• PROBLEMS TO WORK ON:
(a) According to the resilience dividend passage, in what year did the Marina Barrage open?
(b) Resume the resilience dividend passage after its last sentence and continue it in the same style.

• DOCUMENT EXTRACT:
^^^^^^^^

One investment, multiple benefits.

We call this the “resilience dividend.”

Because it’s just that—a return on investment.

And it shows that by investing in resilience, communities, businesses, and cities can improve lives and assets on the front-end, and generate returns at every point in between.

For a physical example of the resilience dividend, make a visit to the Marina Barrage, a dam built across the Marina Channel in downtown Singapore. Opened in 2008, the dam does more than prevent flooding; it also provides the island’s largest catchment for freshwater, which has decreased Singapore’s dependence on importing drinking water from its neighbors. What’s more, the protected waterfront offers excellent new green space for recreational activities and scenic views.

From community interventions to multi-use infrastructure, these are two examples of how investments in flood protection can reap a resilience dividend for cities at two very different places in their development.

But flood prevention is not the only investment cities can make to reap resilience dividends.

The possibilities are as unique as the cities themselves.

Christchurch, New Zealand, is leveraging their process for rebuilding after recent earthquakes to build a more participatory democracy. Medellin, Colombia, has integrated transit systems with economic centers to help bring down crime rates.

But while there is no single template to follow to build resilience, there are five characteristics resilient cities share:

First, a resilient city is aware of its vulnerabilities and assets. It has both the willingness and the ability to assess, take in new information, and adjust to that information using monitoring and feedback loops to do real-time situational analysis.

Second, it has diverse and often redundant types of back-ups and alternatives so that if one part of the system is challenged, it can rely on another without disruption.

Third, it fosters integration by sharing information and ensuring coordinated action across all sectors of government and between government and all sectors of society, especially the private sector and citizens. The left hand knows what the right hand is doing, and they’re working together from the same playbook, towards the same goals.

^^^^^^^^

• SUPPLIED RECORDS:

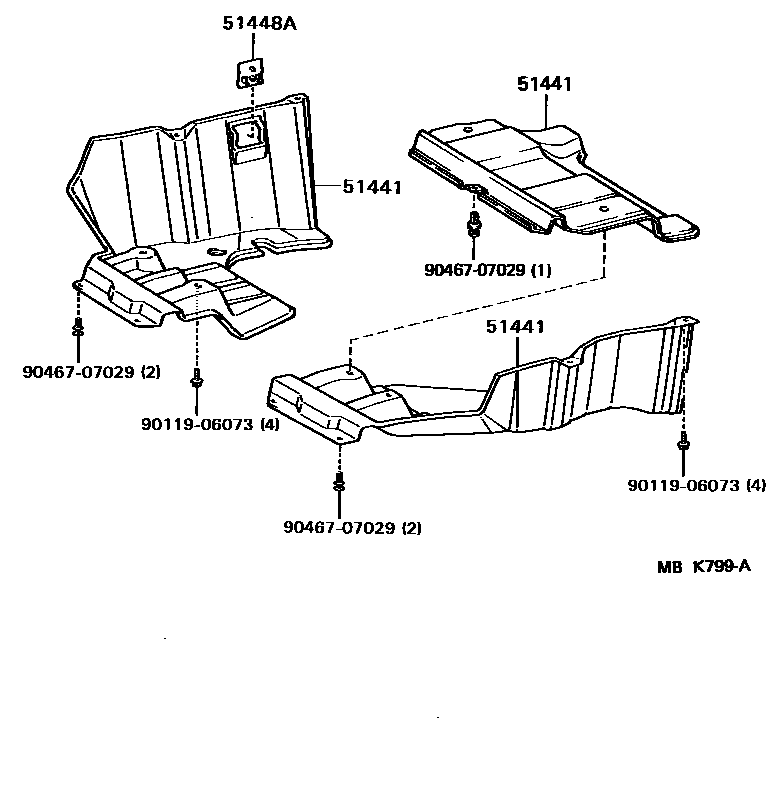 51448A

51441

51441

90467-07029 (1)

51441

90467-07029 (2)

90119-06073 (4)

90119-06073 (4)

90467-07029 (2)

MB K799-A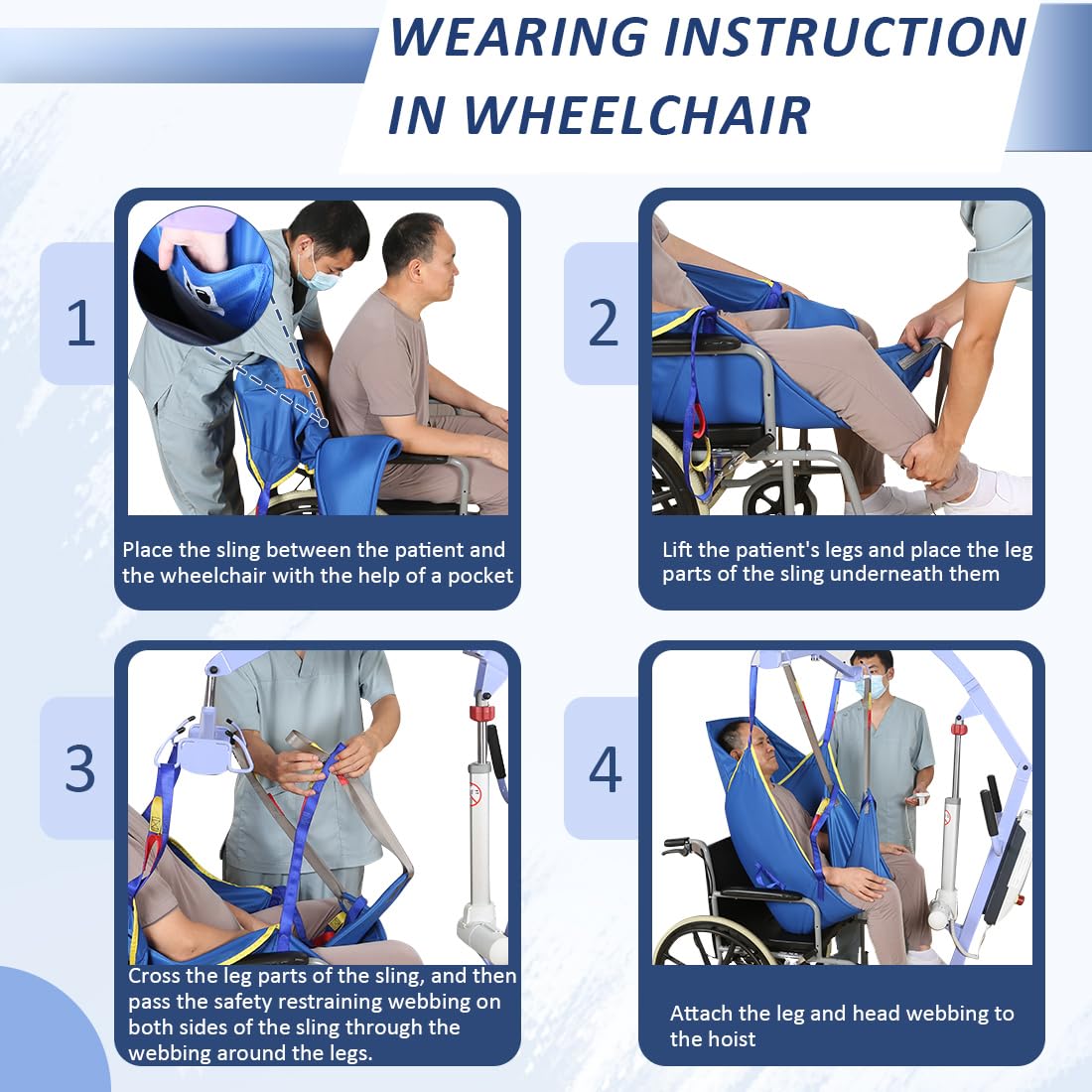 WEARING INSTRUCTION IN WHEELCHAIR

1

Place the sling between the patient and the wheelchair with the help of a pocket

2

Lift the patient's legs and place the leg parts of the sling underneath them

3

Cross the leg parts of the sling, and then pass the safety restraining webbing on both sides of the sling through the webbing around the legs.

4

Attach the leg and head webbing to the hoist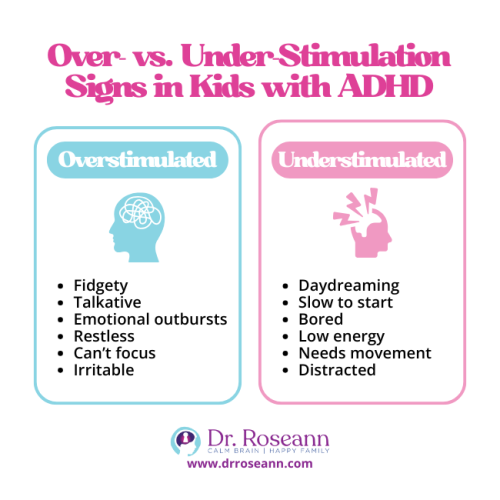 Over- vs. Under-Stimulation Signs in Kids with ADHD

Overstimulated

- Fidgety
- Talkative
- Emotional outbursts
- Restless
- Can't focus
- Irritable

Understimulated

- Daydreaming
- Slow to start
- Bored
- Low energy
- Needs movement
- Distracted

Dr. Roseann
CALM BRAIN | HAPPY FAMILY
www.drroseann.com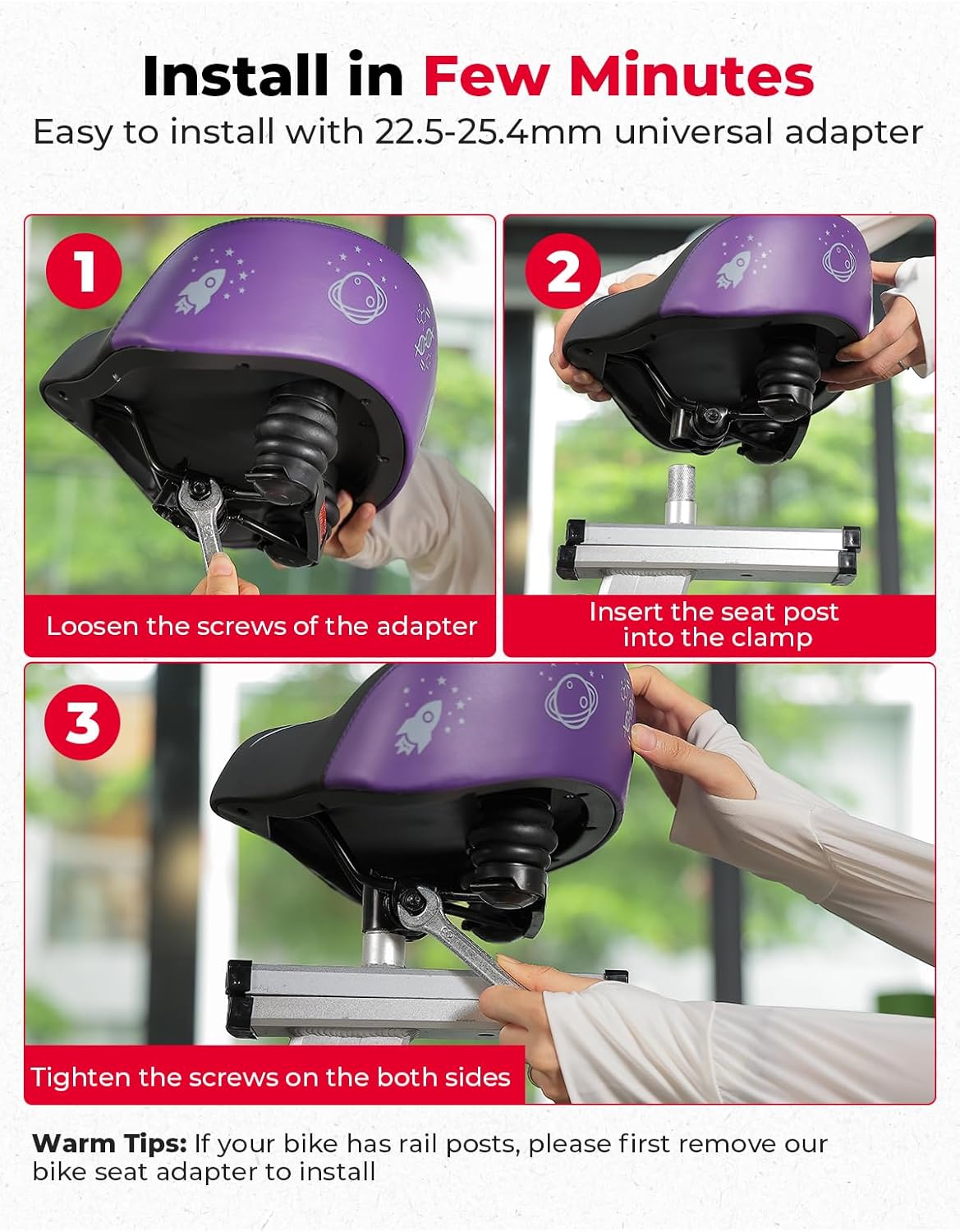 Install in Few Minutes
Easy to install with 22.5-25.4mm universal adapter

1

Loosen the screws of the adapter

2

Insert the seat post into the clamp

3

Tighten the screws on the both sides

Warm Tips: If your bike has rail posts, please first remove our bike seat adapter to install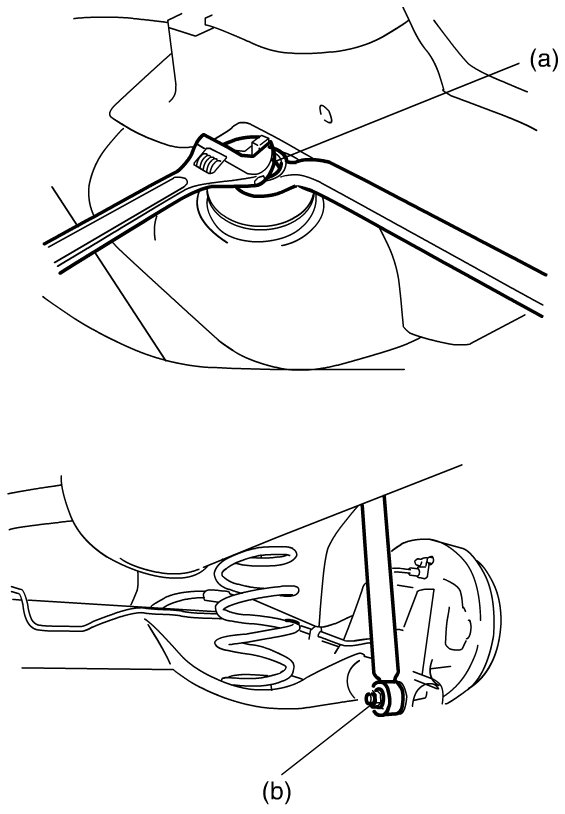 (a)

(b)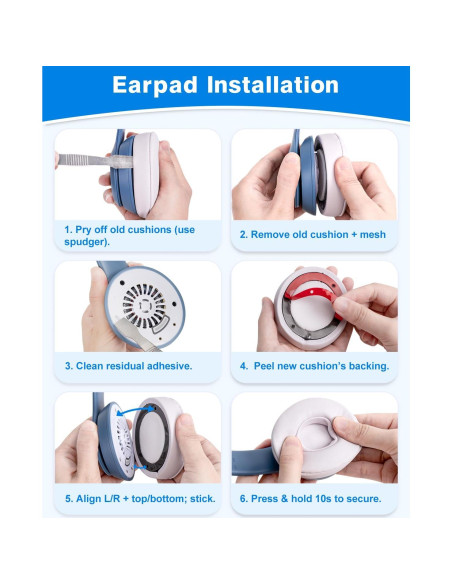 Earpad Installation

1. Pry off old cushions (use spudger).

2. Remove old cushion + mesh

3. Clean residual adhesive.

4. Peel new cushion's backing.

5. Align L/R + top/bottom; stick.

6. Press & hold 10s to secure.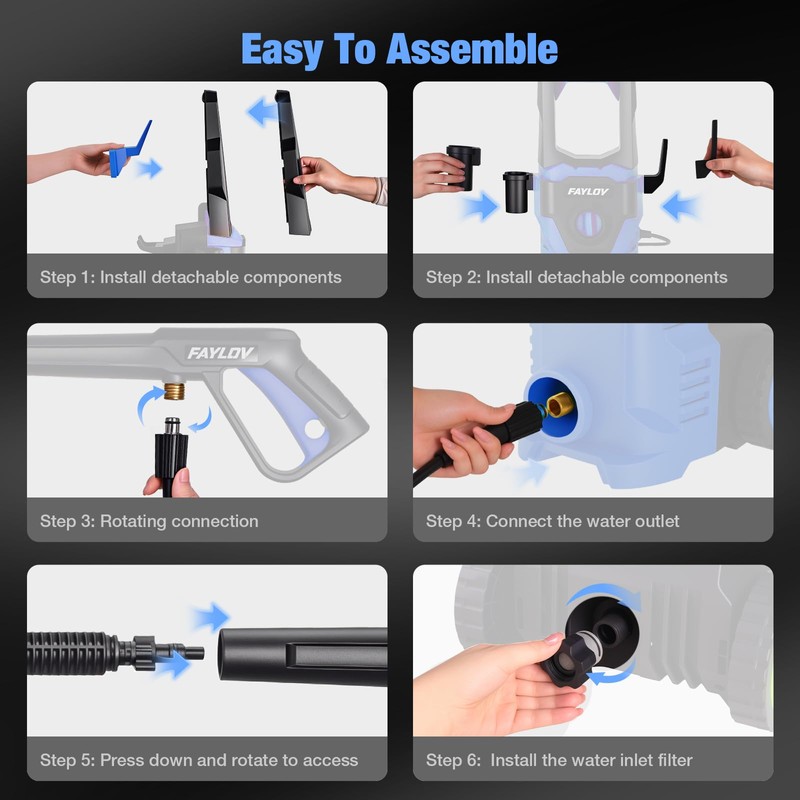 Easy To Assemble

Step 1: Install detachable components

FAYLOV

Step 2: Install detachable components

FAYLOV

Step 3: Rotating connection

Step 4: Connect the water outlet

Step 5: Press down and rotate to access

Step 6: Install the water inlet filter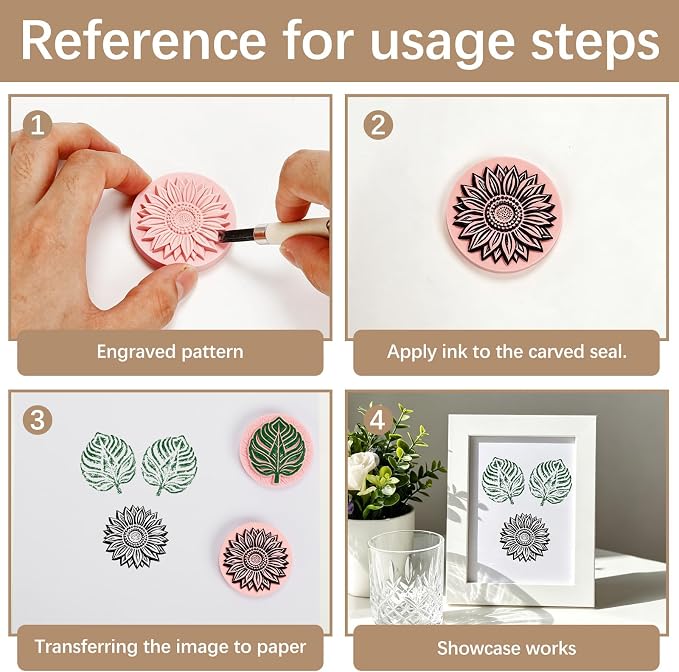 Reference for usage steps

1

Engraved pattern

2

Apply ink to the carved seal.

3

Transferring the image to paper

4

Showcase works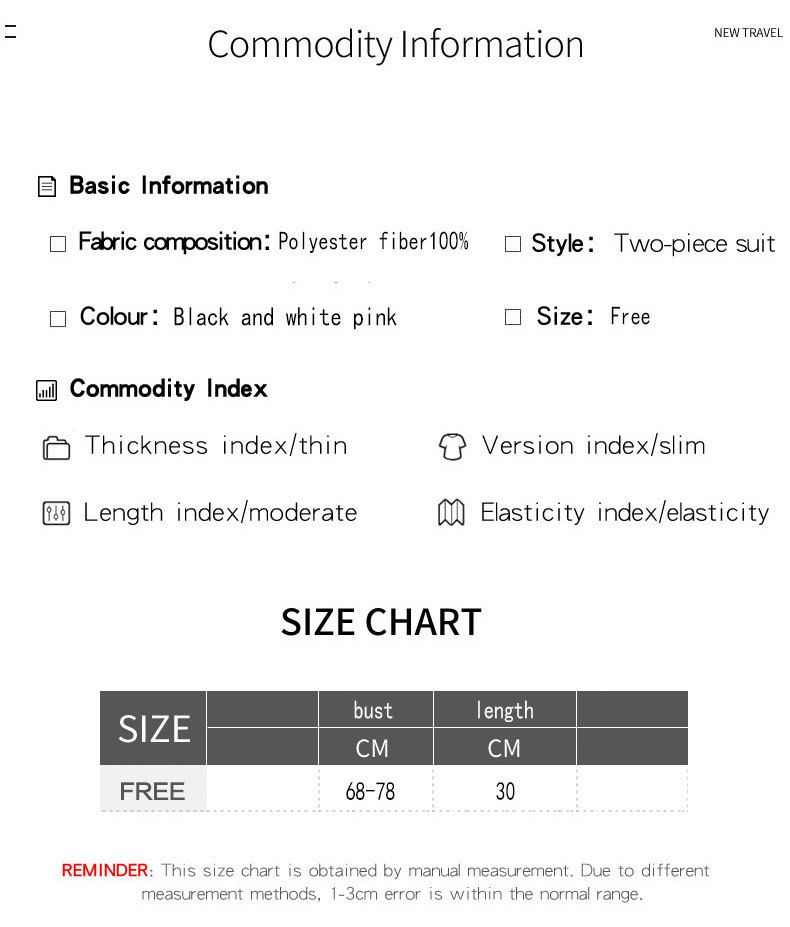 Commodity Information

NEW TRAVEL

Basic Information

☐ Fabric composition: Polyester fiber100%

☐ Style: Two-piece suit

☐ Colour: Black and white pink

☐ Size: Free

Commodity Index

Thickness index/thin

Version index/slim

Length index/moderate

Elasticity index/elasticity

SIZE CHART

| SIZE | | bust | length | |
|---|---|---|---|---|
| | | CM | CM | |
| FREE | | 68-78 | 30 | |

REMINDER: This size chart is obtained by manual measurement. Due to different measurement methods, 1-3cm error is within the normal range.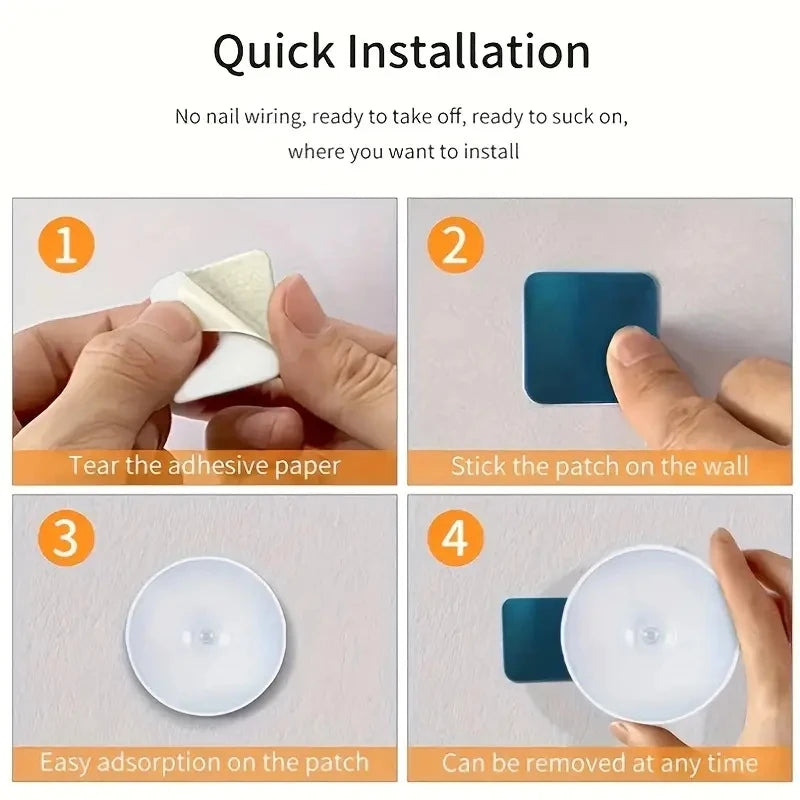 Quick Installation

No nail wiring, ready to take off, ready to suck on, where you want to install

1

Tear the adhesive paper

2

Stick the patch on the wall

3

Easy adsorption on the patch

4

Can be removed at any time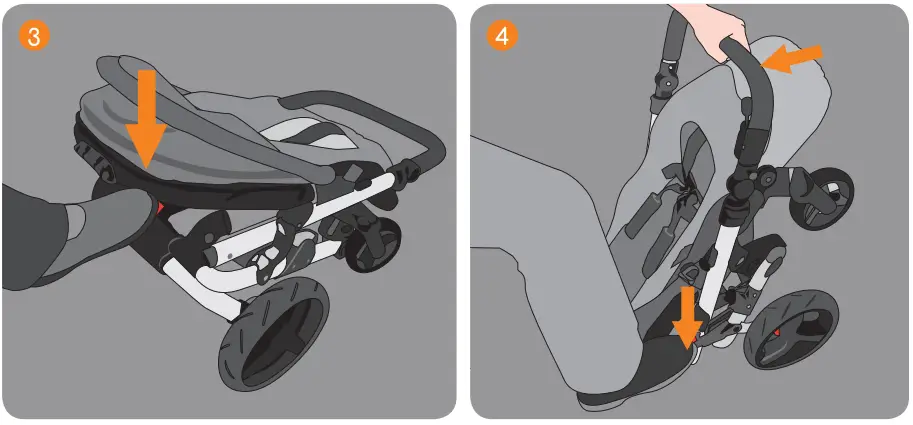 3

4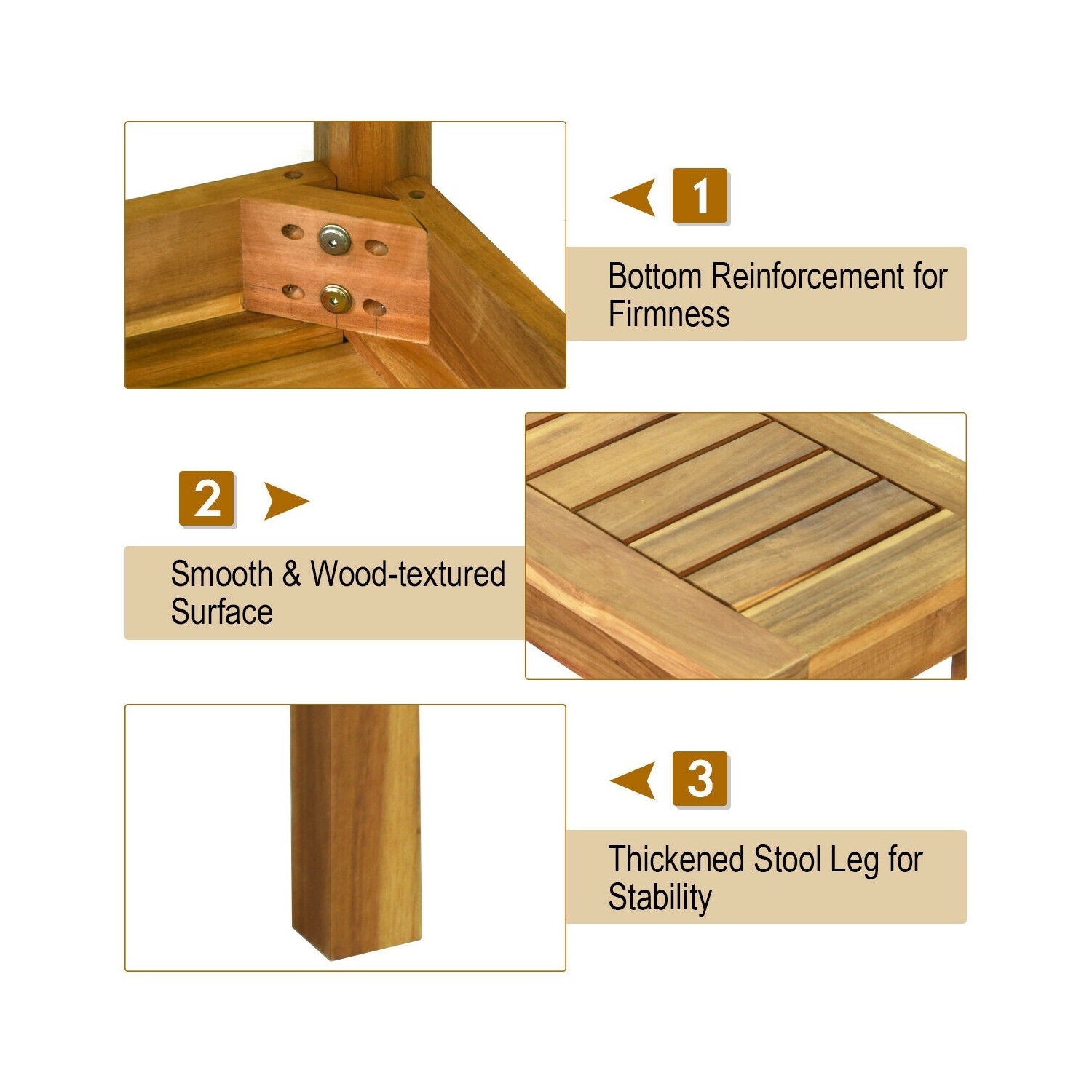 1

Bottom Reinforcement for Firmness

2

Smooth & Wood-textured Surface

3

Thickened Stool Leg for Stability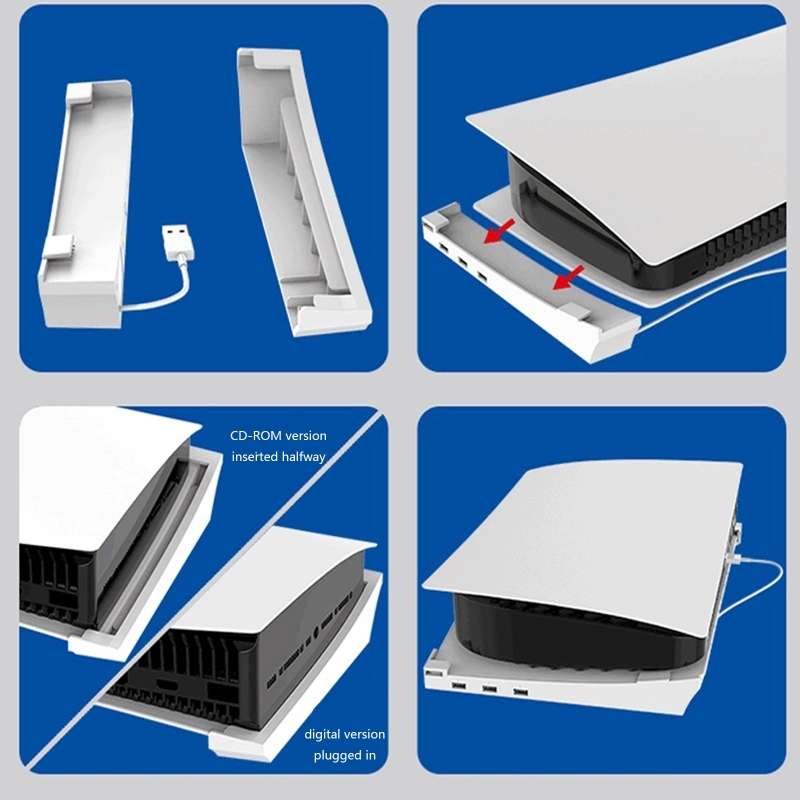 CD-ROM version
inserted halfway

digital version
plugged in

^^^^^^^^

• YOUR RESPONSES:
(a) 2008

(b)
Fourth, it has built the capacity for self-regulation, meaning that if one part of the system fails, the entity can be de-linked to keep the problem from spreading. This is the difference between safe failure, and failing catastrophically.

Finally, a resilient city is adaptive. It has the capacity to adjust to changing circumstances by developing new plans, taking new actions, or modifying past behaviors. The entity is flexible, it bends, rather than breaks.

These five characteristics are as equally important for businesses to succeed in the 21st Century.

According to data to be unveiled by the Economist Intelligence Unit later today, business leaders are increasingly seeing the benefits of investing in resilience, including greater competitiveness, stronger reputations, and the increased productivity and health of workers.

That’s the resilience dividend.

Businesses can generate these dividends in at least three ways:

First, by taking steps to build their own resilience.

There are lessons to learn from Toyota Motor Corporation.

Before the Japanese earthquake in 2011, the automaker had learned from past crises and established disaster response taskforces in every operation unit. In addition to disaster planning, the leadership had taken care to build the kind of culture that empowered its employees and its suppliers to gather and share information, make quick decisions, and do what needed to be done to get parts ready to deliver cars to customers—during good times and in times of crisis.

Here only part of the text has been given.